With this methodology, the basic idea for the creation of classification trees is to select each subdivision of a set in such a way that each of the subgroups produced by the division is “purer” than the starting set. The goal is to produce subsets of the data which are as homogeneous as possible with respect to the target variable. The concept of impurity refers to the heterogeneity of the statistical units in relation to the modalities of the dependent variable. Given a qualitative phenomenon that can take r mode, the heterogeneity (impurity) is zero if the n statistical units all have the same mode. On the contrary, the heterogeneity is maximum if the statistical units are uniformly distributed among the r modes, so that each mode has the same relative frequency 1/r. In operational terms, starting from the root node t we search for the variable that produces the best subdivision of the “n” statistical units contained in “t” into two child nodes “t_l” and “t_r” with “n_l” and “n_r”. The two child nodes are more homogeneous than the parent node, since a property of decomposition in groups and between groups also applies to heterogeneity. Therefore, in the face of the positive elements listed above, the CART technique allows only binary partitions.
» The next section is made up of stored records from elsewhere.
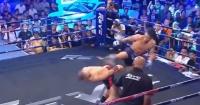"""Luchador utilizó un movimiento digno de """"Matrix"""" para esquivar una patada de su oponente"""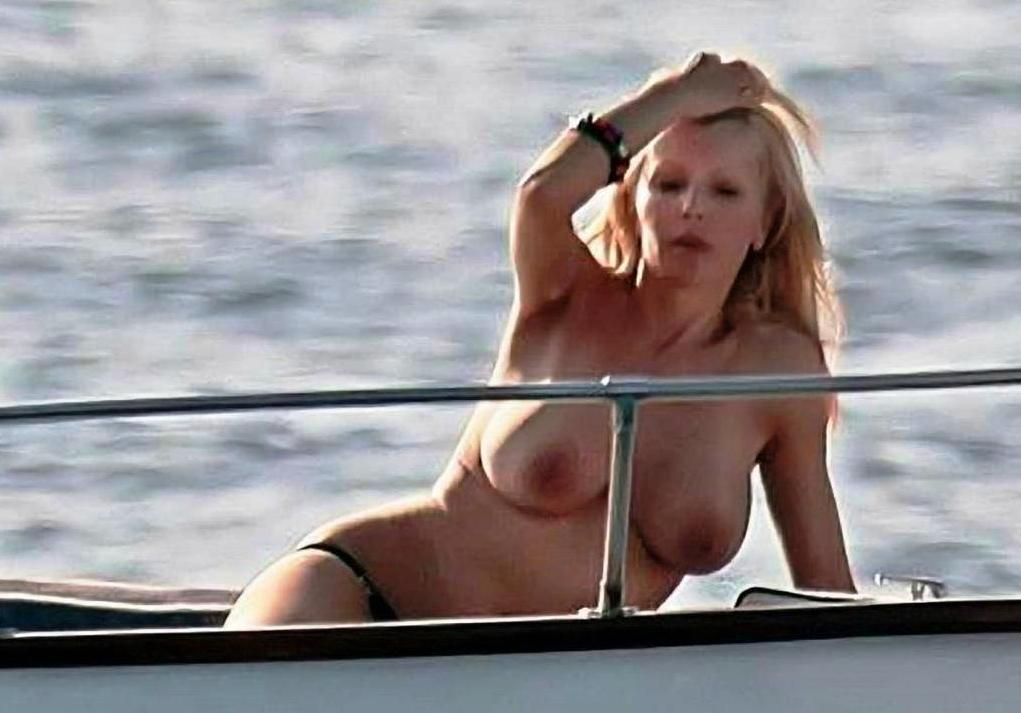 Lindsay lohan boob out paparazzi photo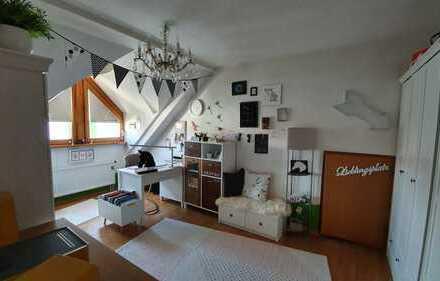 4,5-Zimmer Wohnung mit Balkon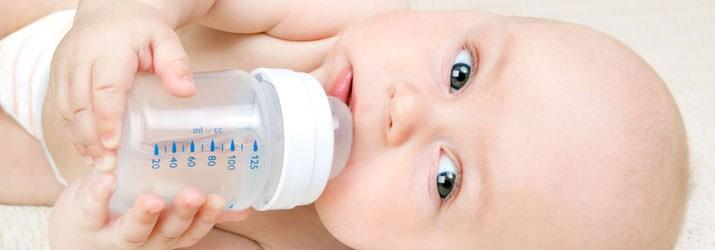 Comment bien hydrater son bébé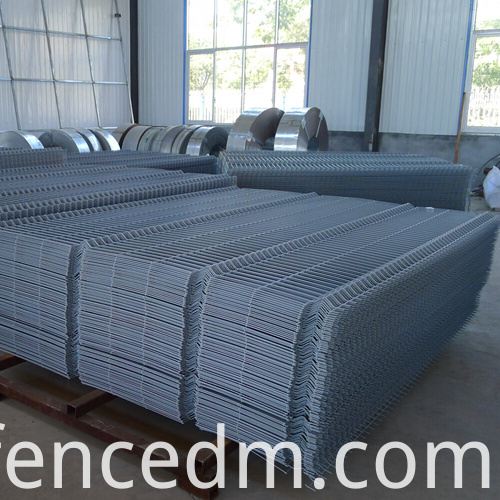 wire mesh fence 005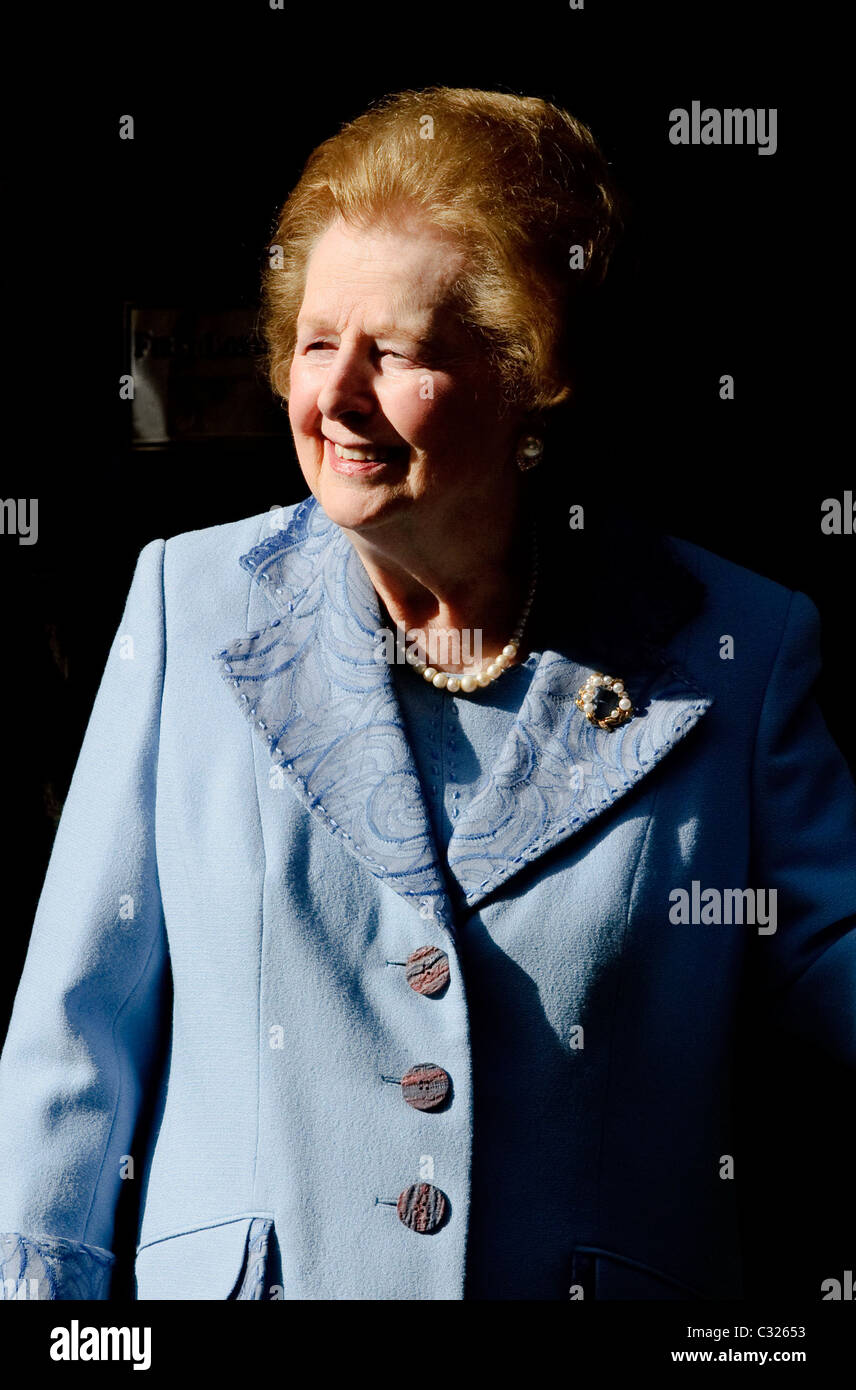 Former Conservative Prime Minister, Baroness Margaret Thatcher leaves Downing Street after meeting with David Cameron, - Stock Image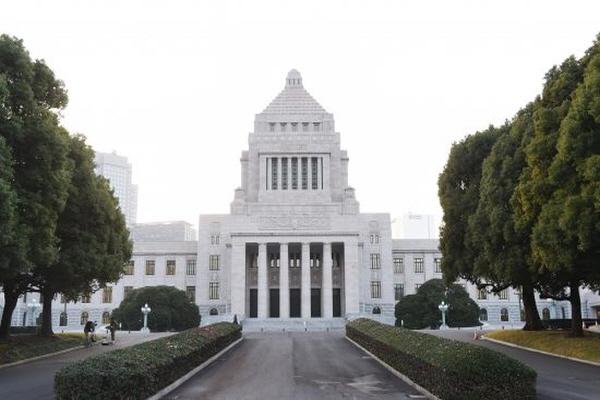 2014년 11월 21일에 촬영한 일본 도쿄의 국회의사당. 지난 1월 23일, 일본 국회의사당에서 캐나다 변호사 데이비드 메이터스와 캐나다 전 장관 데이비드 킬고어, 이스라엘 이식 학회 회장 제이콥 라비 박사는 '의료 대학살'에 관한 토론을 진행했다. | Getty Images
The following function is defined as the measure of impurities associated with a given node t:

i m p (t) = \emptyset [f_{1 | t} + f_{2 | t} + \dots + f_{J | t}]

(1)

where Φ (.) is a nonnegative function such that

$\emptyset [f_{1 | t} + f_{2 | t} + \dots + f_{J | t}]$ ∙ = max when $f_{j | t}$ = 1/J for j = 1, 2,…, J (situation of maximum heterogeneity);
$\emptyset [1, 0, \dots 0] = 0, \emptyset [0, 1, \dots 0] = 0, \dots, \emptyset [0, 0, \dots 1] = 0$ (situation of maximum homogeneity, regardless of which mode of Y present in the n statistical units);
is invariant with respect to the order of the methods.

Therefore, the impurity of a node is maximum when all the classes of the dependent variable are present in the same proportion, while it is minimum when the node contains cases belonging to a single class. There are several impurity functions used in the literature. In our study, we expressed the impurity by the Gini heterogeneity index, which is calculated as follows:

i m p (t) = 1 - \sum_{j = 1}^{J} f_{j | t}^{2}

(2)

which assumes a minimum value (equal to 0) in the case of maximum homogeneity (i.e., zero heterogeneity) and maximum value (r − 1)/r in the case of maximum heterogeneity.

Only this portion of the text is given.